The ‘downright terrifying’ Sidse Babett Knudsen in Sons. Photograph: Nikolaj Moeller

Best performances
Sidse Babett Knudsen in Sons; Cillian Murphy in Small Things Like These; Raúl Briones in La Cocina; Anja Plaschg in The Devil’s Bath; Liv Lisa Fries, from TV’s Babylon Berlin, as a young anti-Nazi resistance fighter in the wartime drama From Hilde, With Love.

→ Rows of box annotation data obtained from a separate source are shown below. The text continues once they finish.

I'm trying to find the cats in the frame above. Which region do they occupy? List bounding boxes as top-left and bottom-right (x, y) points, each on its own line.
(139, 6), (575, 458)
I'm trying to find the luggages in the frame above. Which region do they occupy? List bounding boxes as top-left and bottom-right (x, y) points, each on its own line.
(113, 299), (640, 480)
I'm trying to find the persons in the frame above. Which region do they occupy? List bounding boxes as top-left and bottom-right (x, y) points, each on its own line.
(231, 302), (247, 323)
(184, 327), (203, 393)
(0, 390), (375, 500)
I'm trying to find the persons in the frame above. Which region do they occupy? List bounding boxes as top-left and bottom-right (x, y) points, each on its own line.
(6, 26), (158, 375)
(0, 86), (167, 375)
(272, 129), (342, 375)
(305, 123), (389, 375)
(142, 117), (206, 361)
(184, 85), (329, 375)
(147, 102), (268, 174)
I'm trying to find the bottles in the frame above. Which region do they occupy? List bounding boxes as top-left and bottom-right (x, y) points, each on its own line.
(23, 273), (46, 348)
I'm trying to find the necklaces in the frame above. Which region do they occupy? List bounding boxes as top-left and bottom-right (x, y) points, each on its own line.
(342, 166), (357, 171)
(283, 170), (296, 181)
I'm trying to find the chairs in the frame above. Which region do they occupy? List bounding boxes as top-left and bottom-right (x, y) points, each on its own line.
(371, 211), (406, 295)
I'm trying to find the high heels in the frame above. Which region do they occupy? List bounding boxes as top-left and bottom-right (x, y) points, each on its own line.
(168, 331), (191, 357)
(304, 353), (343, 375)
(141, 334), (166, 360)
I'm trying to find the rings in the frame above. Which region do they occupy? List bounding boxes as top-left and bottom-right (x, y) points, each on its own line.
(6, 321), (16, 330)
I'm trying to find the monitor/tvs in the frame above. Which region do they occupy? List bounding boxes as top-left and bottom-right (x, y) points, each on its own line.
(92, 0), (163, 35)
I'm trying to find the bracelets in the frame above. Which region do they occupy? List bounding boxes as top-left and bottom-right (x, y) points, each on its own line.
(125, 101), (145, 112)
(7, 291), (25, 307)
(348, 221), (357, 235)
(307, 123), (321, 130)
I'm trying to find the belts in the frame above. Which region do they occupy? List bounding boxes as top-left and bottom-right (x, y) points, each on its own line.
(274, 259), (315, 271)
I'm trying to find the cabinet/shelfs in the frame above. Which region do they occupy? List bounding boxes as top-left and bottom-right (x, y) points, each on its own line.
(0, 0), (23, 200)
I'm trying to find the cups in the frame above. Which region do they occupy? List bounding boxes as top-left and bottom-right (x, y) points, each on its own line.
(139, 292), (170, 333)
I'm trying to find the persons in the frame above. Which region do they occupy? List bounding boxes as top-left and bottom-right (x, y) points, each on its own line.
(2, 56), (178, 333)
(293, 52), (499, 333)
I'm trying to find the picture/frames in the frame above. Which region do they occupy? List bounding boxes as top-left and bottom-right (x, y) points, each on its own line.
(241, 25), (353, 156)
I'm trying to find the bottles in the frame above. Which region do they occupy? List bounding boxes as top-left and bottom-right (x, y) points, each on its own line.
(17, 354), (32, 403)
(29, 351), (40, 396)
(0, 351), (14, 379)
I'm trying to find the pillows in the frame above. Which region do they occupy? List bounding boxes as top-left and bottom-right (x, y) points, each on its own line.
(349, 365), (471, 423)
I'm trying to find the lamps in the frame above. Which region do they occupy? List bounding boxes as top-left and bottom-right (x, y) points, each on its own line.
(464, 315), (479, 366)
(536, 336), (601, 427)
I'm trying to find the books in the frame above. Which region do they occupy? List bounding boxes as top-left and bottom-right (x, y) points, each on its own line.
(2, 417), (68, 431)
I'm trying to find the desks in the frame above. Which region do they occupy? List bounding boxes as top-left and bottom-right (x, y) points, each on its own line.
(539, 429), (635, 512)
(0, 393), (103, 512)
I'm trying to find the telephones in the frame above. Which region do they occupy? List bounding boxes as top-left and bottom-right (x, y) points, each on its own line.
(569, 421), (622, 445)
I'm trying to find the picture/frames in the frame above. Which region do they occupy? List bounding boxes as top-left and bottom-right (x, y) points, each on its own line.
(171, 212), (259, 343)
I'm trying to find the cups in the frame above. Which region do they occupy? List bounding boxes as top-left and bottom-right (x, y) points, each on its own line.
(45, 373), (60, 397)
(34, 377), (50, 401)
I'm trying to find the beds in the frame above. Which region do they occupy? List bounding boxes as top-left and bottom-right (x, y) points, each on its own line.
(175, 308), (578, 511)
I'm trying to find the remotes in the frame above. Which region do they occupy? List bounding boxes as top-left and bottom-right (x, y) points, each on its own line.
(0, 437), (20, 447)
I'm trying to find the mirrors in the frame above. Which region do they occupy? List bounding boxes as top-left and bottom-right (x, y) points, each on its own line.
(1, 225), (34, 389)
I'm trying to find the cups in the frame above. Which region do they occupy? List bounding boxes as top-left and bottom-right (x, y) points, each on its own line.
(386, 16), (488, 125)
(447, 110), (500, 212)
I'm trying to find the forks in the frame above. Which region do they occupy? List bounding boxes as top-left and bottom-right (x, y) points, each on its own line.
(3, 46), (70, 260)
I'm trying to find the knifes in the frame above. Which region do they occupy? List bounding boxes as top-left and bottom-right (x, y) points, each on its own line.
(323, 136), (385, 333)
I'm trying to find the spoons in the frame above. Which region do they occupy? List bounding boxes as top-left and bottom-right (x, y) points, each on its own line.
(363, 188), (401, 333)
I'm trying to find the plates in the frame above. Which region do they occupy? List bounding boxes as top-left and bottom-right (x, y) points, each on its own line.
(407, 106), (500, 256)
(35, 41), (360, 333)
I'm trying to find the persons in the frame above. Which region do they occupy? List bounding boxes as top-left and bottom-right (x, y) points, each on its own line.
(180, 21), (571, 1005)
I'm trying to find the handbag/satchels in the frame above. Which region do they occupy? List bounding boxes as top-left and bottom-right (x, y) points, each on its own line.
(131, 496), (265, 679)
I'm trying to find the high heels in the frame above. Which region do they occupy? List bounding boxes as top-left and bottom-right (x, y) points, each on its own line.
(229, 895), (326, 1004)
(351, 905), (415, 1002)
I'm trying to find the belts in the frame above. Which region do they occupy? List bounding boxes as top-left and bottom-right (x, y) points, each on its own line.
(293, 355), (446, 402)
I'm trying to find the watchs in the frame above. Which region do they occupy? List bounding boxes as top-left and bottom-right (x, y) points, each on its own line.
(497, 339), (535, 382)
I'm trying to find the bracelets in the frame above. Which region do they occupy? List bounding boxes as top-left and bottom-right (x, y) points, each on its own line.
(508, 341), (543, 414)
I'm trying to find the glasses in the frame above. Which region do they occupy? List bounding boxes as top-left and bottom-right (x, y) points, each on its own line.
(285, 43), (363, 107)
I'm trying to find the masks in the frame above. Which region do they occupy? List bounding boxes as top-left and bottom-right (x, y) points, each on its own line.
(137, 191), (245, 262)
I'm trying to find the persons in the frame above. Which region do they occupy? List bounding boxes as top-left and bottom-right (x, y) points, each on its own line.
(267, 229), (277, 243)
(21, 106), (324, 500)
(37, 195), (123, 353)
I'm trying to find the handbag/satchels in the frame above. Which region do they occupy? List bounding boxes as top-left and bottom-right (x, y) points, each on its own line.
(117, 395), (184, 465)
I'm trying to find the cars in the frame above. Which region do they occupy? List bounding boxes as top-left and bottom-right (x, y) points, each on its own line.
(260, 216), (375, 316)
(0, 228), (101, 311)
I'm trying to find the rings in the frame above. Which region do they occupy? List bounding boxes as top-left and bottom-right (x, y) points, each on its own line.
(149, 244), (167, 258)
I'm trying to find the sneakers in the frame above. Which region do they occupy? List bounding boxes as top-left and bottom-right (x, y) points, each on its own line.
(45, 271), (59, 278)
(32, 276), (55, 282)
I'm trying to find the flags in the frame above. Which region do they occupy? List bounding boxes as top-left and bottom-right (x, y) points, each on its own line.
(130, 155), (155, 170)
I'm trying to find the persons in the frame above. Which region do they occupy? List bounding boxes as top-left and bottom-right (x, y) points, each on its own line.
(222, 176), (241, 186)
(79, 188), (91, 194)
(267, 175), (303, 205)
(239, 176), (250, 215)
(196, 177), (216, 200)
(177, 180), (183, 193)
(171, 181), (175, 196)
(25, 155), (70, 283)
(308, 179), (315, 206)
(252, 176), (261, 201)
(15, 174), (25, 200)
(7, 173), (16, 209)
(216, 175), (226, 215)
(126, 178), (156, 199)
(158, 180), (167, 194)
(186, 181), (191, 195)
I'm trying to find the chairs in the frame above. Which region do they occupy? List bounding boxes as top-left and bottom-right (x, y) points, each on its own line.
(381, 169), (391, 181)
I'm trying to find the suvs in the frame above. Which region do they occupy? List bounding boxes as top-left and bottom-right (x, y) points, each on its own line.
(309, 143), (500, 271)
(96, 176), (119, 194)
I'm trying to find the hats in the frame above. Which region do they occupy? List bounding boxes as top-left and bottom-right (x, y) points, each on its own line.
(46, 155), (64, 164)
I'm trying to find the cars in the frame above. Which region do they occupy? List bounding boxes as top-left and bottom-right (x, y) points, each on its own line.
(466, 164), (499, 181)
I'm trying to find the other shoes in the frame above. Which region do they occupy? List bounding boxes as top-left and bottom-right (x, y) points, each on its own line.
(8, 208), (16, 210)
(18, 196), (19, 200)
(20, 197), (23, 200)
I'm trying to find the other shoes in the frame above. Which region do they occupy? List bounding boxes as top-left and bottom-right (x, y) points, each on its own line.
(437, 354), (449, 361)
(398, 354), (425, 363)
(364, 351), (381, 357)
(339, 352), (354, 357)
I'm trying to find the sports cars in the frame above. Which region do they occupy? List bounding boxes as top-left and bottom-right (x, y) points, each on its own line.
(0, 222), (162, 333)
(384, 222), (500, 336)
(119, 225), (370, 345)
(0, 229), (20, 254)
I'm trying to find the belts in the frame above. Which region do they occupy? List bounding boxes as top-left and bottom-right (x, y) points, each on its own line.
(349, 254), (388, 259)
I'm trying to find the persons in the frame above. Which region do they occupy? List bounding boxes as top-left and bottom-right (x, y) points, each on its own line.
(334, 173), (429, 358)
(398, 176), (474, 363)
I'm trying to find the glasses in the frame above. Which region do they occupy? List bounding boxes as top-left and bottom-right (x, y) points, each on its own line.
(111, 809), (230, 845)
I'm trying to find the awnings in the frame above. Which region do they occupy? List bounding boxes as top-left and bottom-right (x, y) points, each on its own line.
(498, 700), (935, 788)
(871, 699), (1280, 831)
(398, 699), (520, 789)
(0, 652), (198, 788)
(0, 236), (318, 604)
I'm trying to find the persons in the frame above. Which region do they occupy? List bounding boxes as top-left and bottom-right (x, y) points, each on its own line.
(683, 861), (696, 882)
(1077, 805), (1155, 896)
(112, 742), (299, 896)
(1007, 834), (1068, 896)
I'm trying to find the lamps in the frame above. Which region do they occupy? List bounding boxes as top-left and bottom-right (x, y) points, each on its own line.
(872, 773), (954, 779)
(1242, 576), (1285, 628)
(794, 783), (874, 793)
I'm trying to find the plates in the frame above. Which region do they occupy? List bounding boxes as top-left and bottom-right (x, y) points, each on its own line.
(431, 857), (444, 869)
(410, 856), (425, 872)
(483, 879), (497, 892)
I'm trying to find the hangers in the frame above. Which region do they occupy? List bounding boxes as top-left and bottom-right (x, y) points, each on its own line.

Best supporting performances
Emily Watson as a menacing mother superior in Small Things Like These; Motell Foster in La Cocina, for his mesmerising interlude of solo storytelling; Adam Pearson as a mocking doppelganger figure in Aaron Schimberg’s fresh-from-Sundance A Different Man.

Best music
Soap&Skin for the folk-drone atmospherics of The Devil’s Bath; Evgueni Galperine’s suitably monumentalist score for Architecton; Richard Strauss’s Salome, as heard in Seven Veils, about the travails of an opera director (Amanda Seyfried) – a dizzyingly self-referential hall-of-mirrors drama from Canada’s Atom Egoyan.

David Scheid and Anja Plaschg, AKA Soap&Skin.
David Scheid and Anja Plaschg, AKA Soap&Skin. Photograph: Tim Brand/Rex/Shutterstock

Slowest slow cinema
Taiwanese maestro Tsai Ming-liang’s Abiding Nowhere, the 10th in his “walker” series, in which a Buddhist monk (Lee Kang-sheng) proceeds very, very slowly across different landscapes, here Washington DC. The phrase: “It is what it is” acquires an altogether metaphysical resonance.